■ **Objetivo do exercício**
Reescreva como tabela Markdown, com as colunas Número e Texto, os registros do trecho que vai da linha que contém "kitchen featuring stainless" até a linha que contém "star sprinkles. A", incluindo as duas e omitindo as linhas em branco. Deixe as imagens de fora da resposta.

___ Material do exercício ___

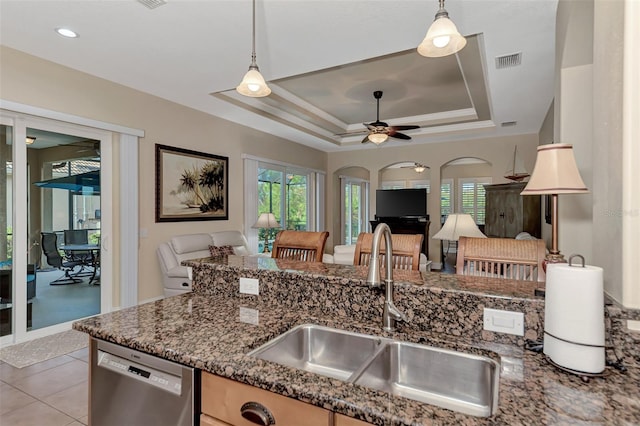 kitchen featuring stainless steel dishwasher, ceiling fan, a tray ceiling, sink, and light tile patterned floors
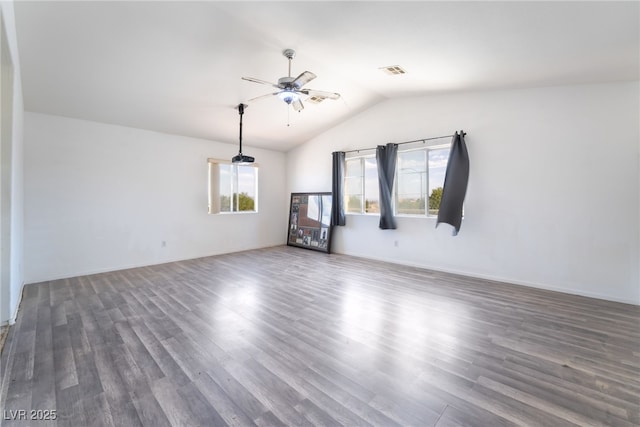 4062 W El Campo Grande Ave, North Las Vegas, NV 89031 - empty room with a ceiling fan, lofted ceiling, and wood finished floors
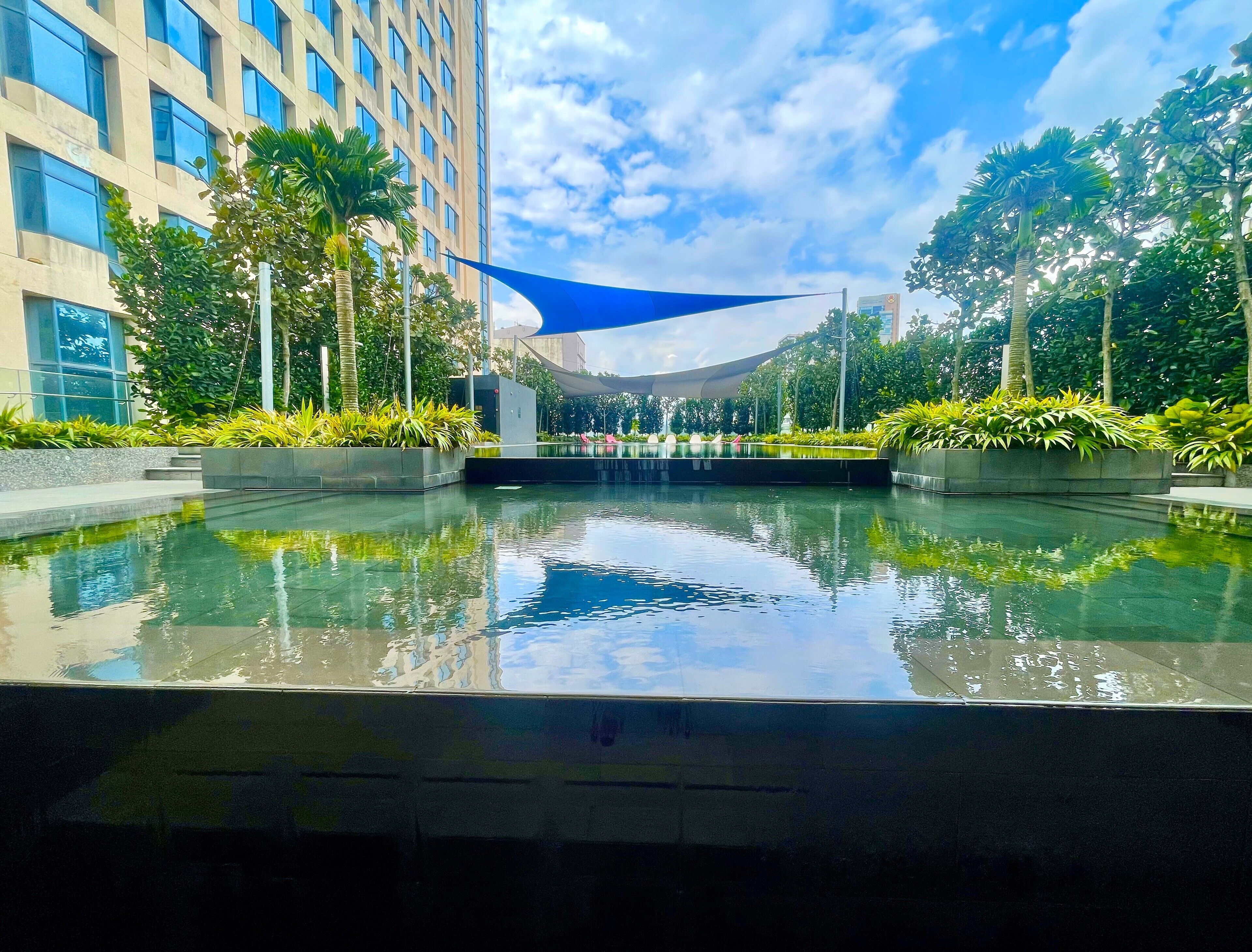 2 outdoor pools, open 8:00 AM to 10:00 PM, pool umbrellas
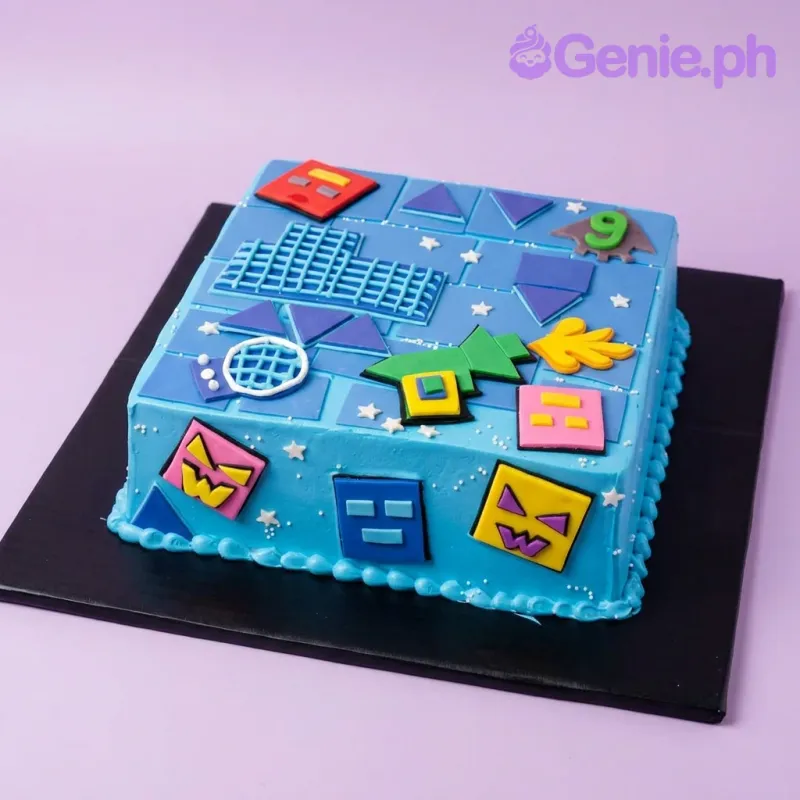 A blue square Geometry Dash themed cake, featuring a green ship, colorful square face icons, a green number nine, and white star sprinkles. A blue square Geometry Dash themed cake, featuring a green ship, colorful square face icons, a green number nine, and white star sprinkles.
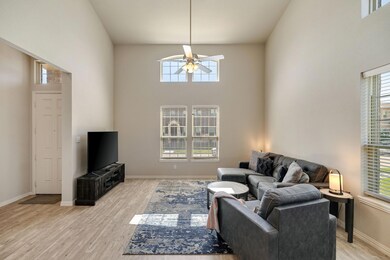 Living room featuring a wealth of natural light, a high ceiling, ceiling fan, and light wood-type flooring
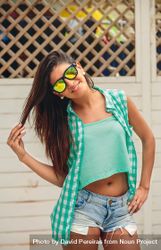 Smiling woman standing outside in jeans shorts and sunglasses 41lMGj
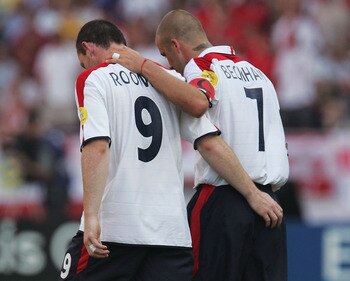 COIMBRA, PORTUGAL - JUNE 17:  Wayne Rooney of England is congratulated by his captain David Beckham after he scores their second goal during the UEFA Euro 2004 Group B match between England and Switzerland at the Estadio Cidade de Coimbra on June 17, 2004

___
___ Material do exercício ___

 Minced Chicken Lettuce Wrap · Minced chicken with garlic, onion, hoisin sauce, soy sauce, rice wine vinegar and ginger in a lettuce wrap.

___

■ **Resposta escrita**
| Número | Texto |
|---|---|
| 1 |  kitchen featuring stainless steel dishwasher, ceiling fan, a tray ceiling, sink, and light tile patterned floors |
| 2 |  4062 W El Campo Grande Ave, North Las Vegas, NV 89031 - empty room with a ceiling fan, lofted ceiling, and wood finished floors |
| 3 |  2 outdoor pools, open 8:00 AM to 10:00 PM, pool umbrellas |
| 4 |  A blue square Geometry Dash themed cake, featuring a green ship, colorful square face icons, a green number nine, and white star sprinkles. A blue square Geometry Dash themed cake, featuring a green ship, colorful square face icons, a green number nine, and white star sprinkles. |